Find particular solution for:

$x^{3}y''' + 6x^{2}y'' + 4xy' - 4y = 1 - x - 2x^{2}$

$\forall x > 0$

I believe that this problem can be solved by means of the method of undetermined coefficients. Something like this:

$x^3y_1''' + 6x^2y_1'' + 4y_1' -4y_1 = 1 - x \rightarrow y_1 = C_1 - C_2x$

$x^3y_2''' + 6x^2y_2'' + 4y_2' -4y_2 = -2x^2 \rightarrow y_2 = - \frac{2}{3}C_3x^3$

Unfortunately, I don't really know all of the steps. Can someone provide further explanation on this method of solving differential equations?

Answer 1

Its been a while. I believe this is called an Euler equation.

Try assuming a homogeneous solution of the form $y=x^n$ and work from there. You should end up having to solve a cubic equation for $n$ that will provide you with three homogeneous solutions. Some linear combination will be in your final answer.

$x^3 y''' + 6x^2 y'' + 4xy' - 4y = 0$

$x^3 (x^n)''' + 6x^2 (x^n)'' + 4x(x^n)' - 4(x^n) = 0$

$x^3 n(n-1)(n-2)x^{n-3} + 6x^2 n(n-1)x^{n-2} + 4xnx^{n-1} - 4x^n = 0$

$n(n-1)(n-2)x^{n} + 6n(n-1)x^{n} + 4nx^{n} - 4x^n = 0$

$n(n-1)(n-2) + 6n(n-1) + 4n - 4 = 0$

$n^3 + 3n^2 - 4 = 0$

$(n-1)(n+2)^2 = 0$

This implies that your homogeneous solutions are $y = x^1$, $y=x^{-2}$ and, because a double root, the third solution is of the form $y=\ln(x)x^{-2}$.

Your homogeneous solution is therefore $y(x)=Ax + Bx^{-2}+ C\ln(x)x^{-2}$.

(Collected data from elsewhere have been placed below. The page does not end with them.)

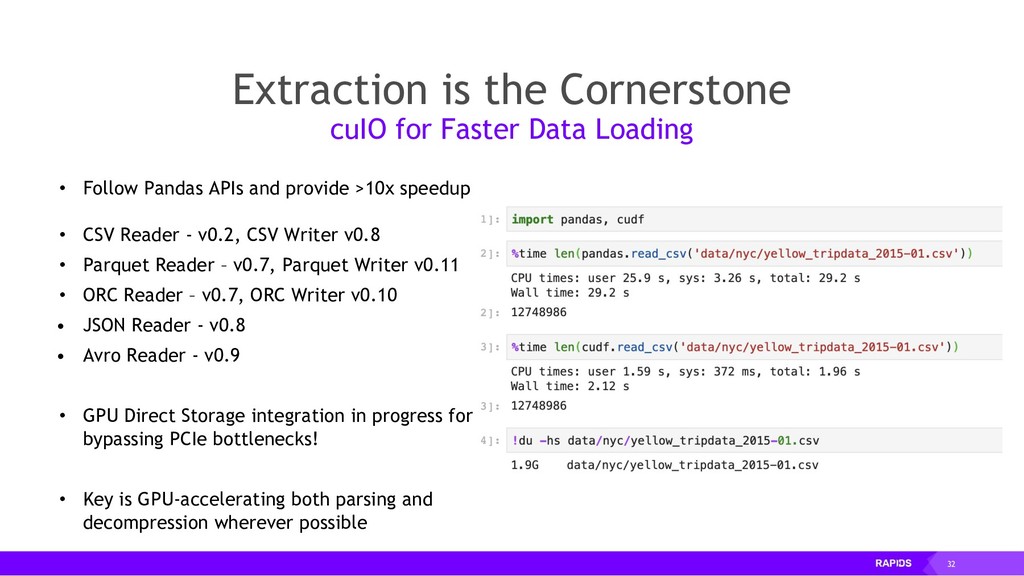 Extraction is the Cornerstone
cuIO for Faster Data Loading

• Follow Pandas APIs and provide >10x speedup

• CSV Reader - v0.2, CSV Writer v0.8
• Parquet Reader – v0.7, Parquet Writer v0.11
• ORC Reader – v0.7, ORC Writer v0.10
• JSON Reader - v0.8
• Avro Reader - v0.9

• GPU Direct Storage integration in progress for bypassing PCIe bottlenecks!

• Key is GPU-accelerating both parsing and decompression wherever possible

1]: import pandas, cudf

2]: %time len(pandas.read_csv('data/nyc/yellow_tripdata_2015-01.csv'))
CPU times: user 25.9 s, sys: 3.26 s, total: 29.2 s
Wall time: 29.2 s

2]: 12748986

3]: %time len(cudf.read_csv('data/nyc/yellow_tripdata_2015-01.csv'))
CPU times: user 1.59 s, sys: 372 ms, total: 1.96 s
Wall time: 2.12 s

3]: 12748986

4]: !du -hs data/nyc/yellow_tripdata_2015-01.csv
1.9G data/nyc/yellow_tripdata_2015-01.csv

RAPIDS 32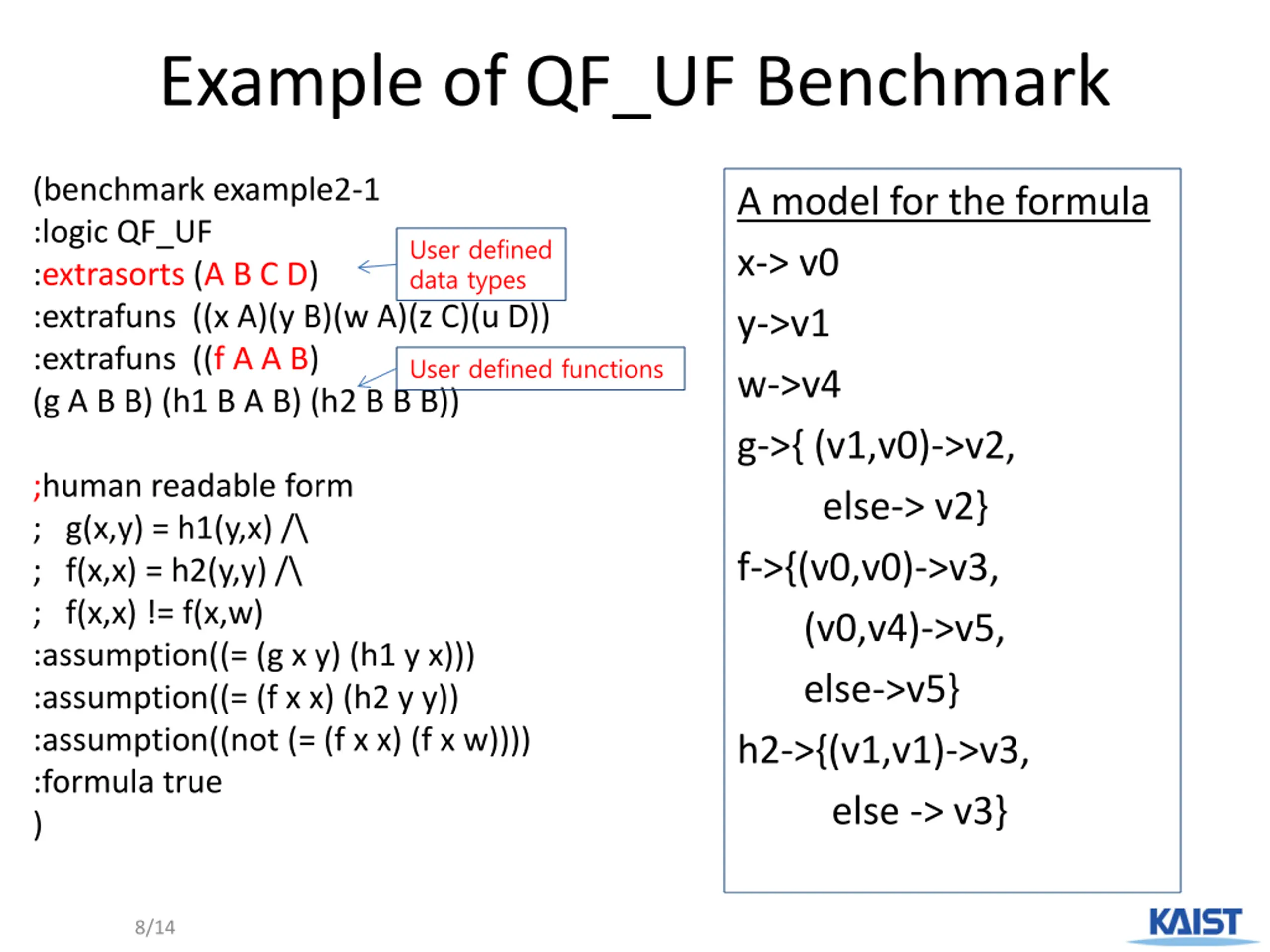 Example of QF_UF Benchmark

(benchmark example2-1
:logic QF_UF
:extrasorts (A B C D)
:extrafuns ((x A)(y B)(w A)(z C)(u D))
:extrafuns ((f A A B)
(g A B B) (h1 B A B) (h2 B B B))

User defined data types

User defined functions

;human readable form
; g(x,y) = h1(y,x) /\
; f(x,x) = h2(y,y) /\
; f(x,x) != f(x,w)
:assumption((= (g x y) (h1 y x)))
:assumption((= (f x x) (h2 y y))
:assumption((not (= (f x x) (f x w))))
:formula true
)

A model for the formula
x-> v0
y->v1
w->v4
g->{ (v1,v0)->v2,
else-> v2}
f->{(v0,v0)->v3,
(v0,v4)->v5,
else->v5}
h2->{(v1,v1)->v3,
else -> v3}

8/14

KAIST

Now you can do your magic for the particular solutions.

Then evaluate the constants with the IVP, if you have one.

Answer 2

After change $x=e^t$ we get equation with constant coefficients: $$\frac{{{d}^{3}}}{d {{t}^{3}}} y+3 \left( \frac{{{d}^{2}}}{d {{t}^{2}}} y\right) -4 y=1-e^t-2e^{2t}$$ Solution this equation is $$y=c_1e^t+c_2e^{-2t}+c_3te^{-2t}-\frac14-\frac{te^t}{9}-\frac{e^{2t}}{8}$$ After inverse change $t=\ln x$ we have final answer $$y=c_1x+c_2x^{-2}+c_3x^{-2}\ln x-\frac14-\frac{x\ln x}{9}-\frac{x^2}{8}$$